Przejdź do artykułu
2014-07-02 | Kaizen&Lean

Niewidzialne dla radarów

Praktyka Lean Manufacturing (produkcji odchudzonej) już od lat 90. ubiegłego wieku jest coraz powszechniej wdrażana w procesach produkcyjnych i logistycznych polskich fabryk. Większość nowoczesnych koncernów wdraża i utrzymuje filozofię odchudzonych procesów produkcyjnych i logistycznych, identyfikując i eliminując konsekwentnie marnotrawstwo.
Źródło: Fotolia
 
Nie znajduję jednak odpowiedzi, dlaczego japońska filozofia ciągłego doskonalenia, w tym sposób działania Toyoty – niekwestionowanego lidera w przemyśle motoryzacyjnym – nie została masowo adoptowana do procesów administracyjnych. Przecież w założeniach Toyota Production System stawia sobie następujące cele:
  • skrócenie cyklu produkcyjnego przez udrożnienie przepływu materiału produkcyjnego w całym procesie wytwarzania,
  • maksymalizacja produktywności poprzez wytworzenie większej ilości wyrobów, przy zużyciu mniejszej ilości czasu, materiałów, powierzchni, pracy ludzkiej, kapitału i innych zasobów,
  • projektowanie procesu produkcyjnego zdolnego dostarczać wymagane rezultaty w sposób płynny i elastyczny,
  • eliminacja odpadów prowadzących do strat, które mają wpływ na przyszłe długoterminowe efekty działalności firmy.
Wszystkie ww. cele są przecież jednocześnie celami dla odchudzonej administracji! Również bardzo podobne w działalności administracyjnej/biurowej są rodzaje strat, które prowadzą do marnotrawstwa. Badania KAIZEN Institute prowadzone w europejskich firmach administracyjnych dostarczyły przytłaczających informacji, otóż przeciętnie 38 proc. czasu pracy w procesach administracyjnych tracone jest na czynności nieproduktywne: szukanie, oczekiwanie, poprawianie itp. Wynika z tego, że firma, która zatrudnia 50 pracowników administracyjnych, przy średnim wynagrodzeniu 3000 zł, każdego miesiąca płaci ponad 50 000 zł za czynności nieproduktywne!
 
Kolejna informacja, trudna do przełknięcia dla zarządzających obszarem administracji, jest taka, że tylko 30 proc. przyczyn reklamacji leży w produkcie, natomiast przyczyną pozostałych 70 proc. jest organizacja i obsługa (np. złe miejsce dostawy, zła informacja, zbyt długi czas oczekiwania, nieprofesjonalne zachowanie itp.).

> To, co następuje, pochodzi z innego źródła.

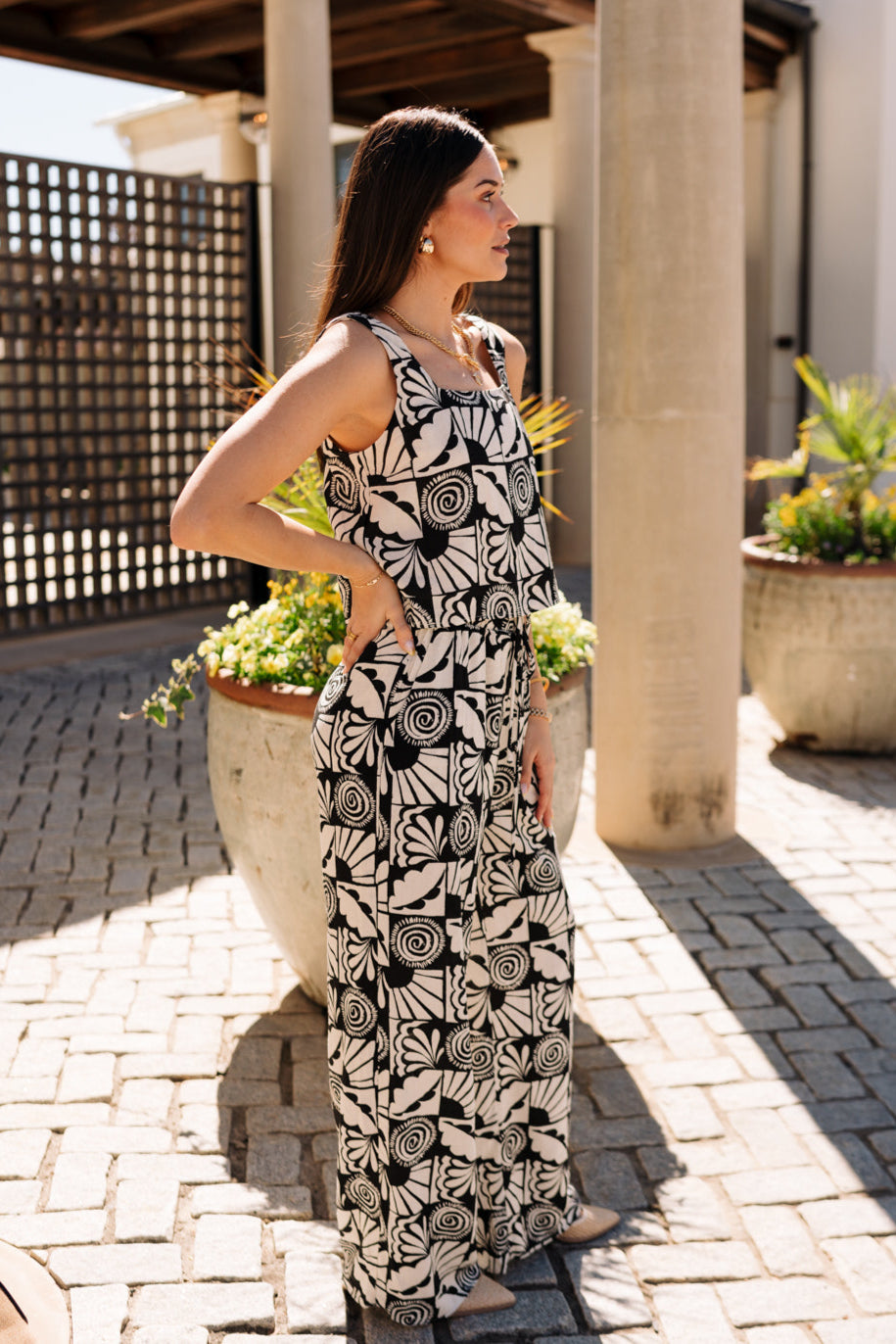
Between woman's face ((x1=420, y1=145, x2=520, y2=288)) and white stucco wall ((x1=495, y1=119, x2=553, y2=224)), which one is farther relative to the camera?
white stucco wall ((x1=495, y1=119, x2=553, y2=224))

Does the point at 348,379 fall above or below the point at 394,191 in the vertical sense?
below

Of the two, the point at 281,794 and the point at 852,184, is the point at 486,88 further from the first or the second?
the point at 281,794

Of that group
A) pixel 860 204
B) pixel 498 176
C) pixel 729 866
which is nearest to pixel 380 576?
pixel 498 176

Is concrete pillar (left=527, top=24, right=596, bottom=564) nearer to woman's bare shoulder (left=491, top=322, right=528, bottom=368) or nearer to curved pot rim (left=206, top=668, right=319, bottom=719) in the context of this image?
curved pot rim (left=206, top=668, right=319, bottom=719)

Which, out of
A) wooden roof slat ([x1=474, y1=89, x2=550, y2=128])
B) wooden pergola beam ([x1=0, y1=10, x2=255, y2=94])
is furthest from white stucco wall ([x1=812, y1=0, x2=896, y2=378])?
wooden pergola beam ([x1=0, y1=10, x2=255, y2=94])

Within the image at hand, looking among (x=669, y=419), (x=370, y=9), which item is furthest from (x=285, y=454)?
(x=370, y=9)

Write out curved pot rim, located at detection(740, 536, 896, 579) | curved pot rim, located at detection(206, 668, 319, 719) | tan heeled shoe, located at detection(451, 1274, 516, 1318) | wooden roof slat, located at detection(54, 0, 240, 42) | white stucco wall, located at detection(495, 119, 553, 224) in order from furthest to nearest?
1. white stucco wall, located at detection(495, 119, 553, 224)
2. wooden roof slat, located at detection(54, 0, 240, 42)
3. curved pot rim, located at detection(740, 536, 896, 579)
4. curved pot rim, located at detection(206, 668, 319, 719)
5. tan heeled shoe, located at detection(451, 1274, 516, 1318)

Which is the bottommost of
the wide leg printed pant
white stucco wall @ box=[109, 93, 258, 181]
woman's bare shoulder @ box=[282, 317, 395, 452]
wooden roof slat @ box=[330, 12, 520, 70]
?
the wide leg printed pant

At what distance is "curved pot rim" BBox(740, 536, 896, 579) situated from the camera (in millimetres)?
5766

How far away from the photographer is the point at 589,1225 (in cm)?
262

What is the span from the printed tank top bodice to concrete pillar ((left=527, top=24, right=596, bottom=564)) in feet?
29.5

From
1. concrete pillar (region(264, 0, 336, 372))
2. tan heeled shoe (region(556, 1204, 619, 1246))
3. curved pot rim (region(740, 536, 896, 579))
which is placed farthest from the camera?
concrete pillar (region(264, 0, 336, 372))

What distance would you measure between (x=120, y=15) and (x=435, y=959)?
9.72 m

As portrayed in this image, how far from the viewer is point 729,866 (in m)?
4.64
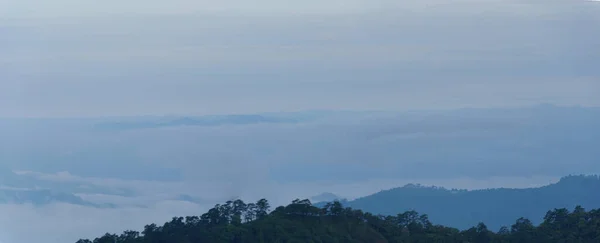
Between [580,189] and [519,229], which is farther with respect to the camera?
[580,189]

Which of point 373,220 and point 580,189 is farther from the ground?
point 580,189

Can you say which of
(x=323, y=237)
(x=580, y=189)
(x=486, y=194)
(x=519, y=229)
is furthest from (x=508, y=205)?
(x=323, y=237)

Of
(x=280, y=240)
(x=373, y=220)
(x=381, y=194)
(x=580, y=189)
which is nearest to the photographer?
(x=280, y=240)

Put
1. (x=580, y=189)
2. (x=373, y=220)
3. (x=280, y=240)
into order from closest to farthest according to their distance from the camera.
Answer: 1. (x=280, y=240)
2. (x=373, y=220)
3. (x=580, y=189)

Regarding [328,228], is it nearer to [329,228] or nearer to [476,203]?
[329,228]

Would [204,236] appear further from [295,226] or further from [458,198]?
[458,198]
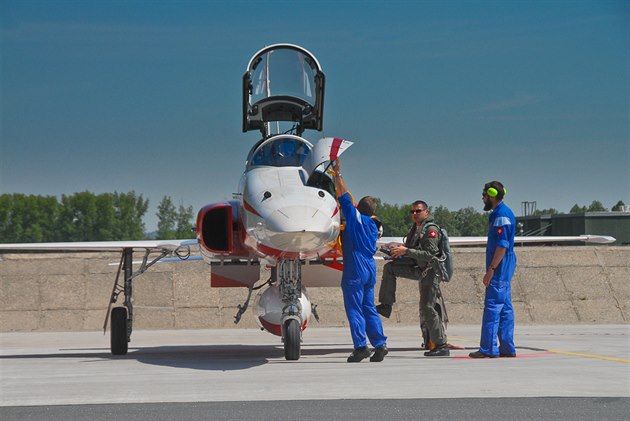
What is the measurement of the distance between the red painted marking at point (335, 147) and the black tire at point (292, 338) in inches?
80.5

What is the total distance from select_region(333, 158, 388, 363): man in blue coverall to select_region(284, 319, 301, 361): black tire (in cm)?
66

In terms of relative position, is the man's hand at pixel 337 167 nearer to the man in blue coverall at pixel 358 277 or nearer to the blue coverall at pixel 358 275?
the man in blue coverall at pixel 358 277

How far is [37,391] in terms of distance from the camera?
7.43 m

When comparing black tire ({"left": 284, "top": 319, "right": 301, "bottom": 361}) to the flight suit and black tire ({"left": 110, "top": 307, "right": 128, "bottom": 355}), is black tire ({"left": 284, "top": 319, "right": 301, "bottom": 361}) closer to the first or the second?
the flight suit

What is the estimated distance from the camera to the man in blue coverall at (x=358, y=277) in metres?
9.84

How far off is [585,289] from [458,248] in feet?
12.2

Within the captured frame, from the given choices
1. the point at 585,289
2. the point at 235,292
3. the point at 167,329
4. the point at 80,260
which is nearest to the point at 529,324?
the point at 585,289

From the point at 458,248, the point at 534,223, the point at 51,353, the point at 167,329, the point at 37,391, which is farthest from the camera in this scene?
the point at 534,223

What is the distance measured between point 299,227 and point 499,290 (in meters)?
2.87

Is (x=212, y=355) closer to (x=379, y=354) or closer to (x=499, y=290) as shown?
(x=379, y=354)

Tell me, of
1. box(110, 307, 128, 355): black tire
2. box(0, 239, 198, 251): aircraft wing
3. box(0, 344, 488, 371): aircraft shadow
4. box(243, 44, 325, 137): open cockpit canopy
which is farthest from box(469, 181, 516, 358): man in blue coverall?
box(110, 307, 128, 355): black tire

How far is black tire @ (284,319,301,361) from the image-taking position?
9875 mm

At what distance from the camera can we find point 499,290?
10047mm

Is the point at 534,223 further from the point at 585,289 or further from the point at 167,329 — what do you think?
the point at 167,329
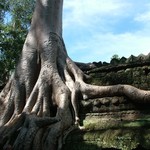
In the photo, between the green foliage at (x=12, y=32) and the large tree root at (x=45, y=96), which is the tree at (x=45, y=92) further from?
the green foliage at (x=12, y=32)

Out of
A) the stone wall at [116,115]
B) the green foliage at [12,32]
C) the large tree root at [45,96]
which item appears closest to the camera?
the stone wall at [116,115]

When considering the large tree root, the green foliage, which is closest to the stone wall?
the large tree root

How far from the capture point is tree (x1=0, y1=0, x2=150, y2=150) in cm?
551

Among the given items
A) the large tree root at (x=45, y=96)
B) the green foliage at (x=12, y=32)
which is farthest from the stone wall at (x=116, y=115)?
the green foliage at (x=12, y=32)

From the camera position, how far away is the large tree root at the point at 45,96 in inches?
215

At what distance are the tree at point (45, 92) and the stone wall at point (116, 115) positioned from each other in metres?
0.17

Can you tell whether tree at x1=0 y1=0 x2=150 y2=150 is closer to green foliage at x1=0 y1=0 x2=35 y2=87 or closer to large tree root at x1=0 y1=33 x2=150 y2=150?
large tree root at x1=0 y1=33 x2=150 y2=150

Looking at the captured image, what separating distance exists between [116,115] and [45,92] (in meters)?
1.38

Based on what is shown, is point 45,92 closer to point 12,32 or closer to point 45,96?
point 45,96

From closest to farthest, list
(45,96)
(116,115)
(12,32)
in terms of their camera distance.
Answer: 1. (116,115)
2. (45,96)
3. (12,32)

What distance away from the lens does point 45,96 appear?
644 cm

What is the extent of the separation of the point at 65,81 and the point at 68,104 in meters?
0.65

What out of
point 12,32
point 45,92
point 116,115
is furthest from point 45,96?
point 12,32

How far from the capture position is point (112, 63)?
270 inches
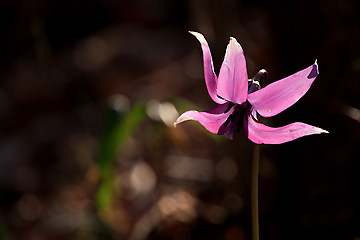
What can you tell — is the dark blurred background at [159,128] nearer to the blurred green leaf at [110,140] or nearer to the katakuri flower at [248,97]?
the blurred green leaf at [110,140]

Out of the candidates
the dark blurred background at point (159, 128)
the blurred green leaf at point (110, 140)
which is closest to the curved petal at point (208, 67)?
the dark blurred background at point (159, 128)

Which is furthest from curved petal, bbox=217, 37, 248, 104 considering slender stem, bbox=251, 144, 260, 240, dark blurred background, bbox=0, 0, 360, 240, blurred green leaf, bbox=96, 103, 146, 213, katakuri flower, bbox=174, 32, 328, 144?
blurred green leaf, bbox=96, 103, 146, 213

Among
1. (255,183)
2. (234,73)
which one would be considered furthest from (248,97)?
(255,183)

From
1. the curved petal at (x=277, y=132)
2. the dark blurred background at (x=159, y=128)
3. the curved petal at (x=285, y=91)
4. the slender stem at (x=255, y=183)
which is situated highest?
the curved petal at (x=285, y=91)

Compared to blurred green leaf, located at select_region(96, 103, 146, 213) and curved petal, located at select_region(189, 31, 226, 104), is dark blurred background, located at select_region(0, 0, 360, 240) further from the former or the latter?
curved petal, located at select_region(189, 31, 226, 104)

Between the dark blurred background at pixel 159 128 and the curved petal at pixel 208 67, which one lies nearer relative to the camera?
the curved petal at pixel 208 67

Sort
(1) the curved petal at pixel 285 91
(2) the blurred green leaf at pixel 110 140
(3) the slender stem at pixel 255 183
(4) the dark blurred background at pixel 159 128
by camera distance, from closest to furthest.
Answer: (1) the curved petal at pixel 285 91 → (3) the slender stem at pixel 255 183 → (4) the dark blurred background at pixel 159 128 → (2) the blurred green leaf at pixel 110 140
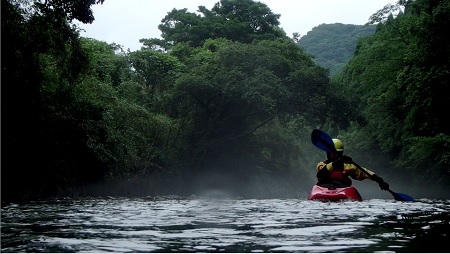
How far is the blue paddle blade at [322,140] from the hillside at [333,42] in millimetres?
74898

Gdzie powinniśmy poszukiwać strat oraz przyczyn reklamacji w działalności biurowej i procesach administracyjnych? Oto tylko niektóre z przykładów czynności i zachowań, które często w sposób niezwykle zakamuflowany przyczyniają się do zmniejszonej efektywności działania i niższej marży firmy.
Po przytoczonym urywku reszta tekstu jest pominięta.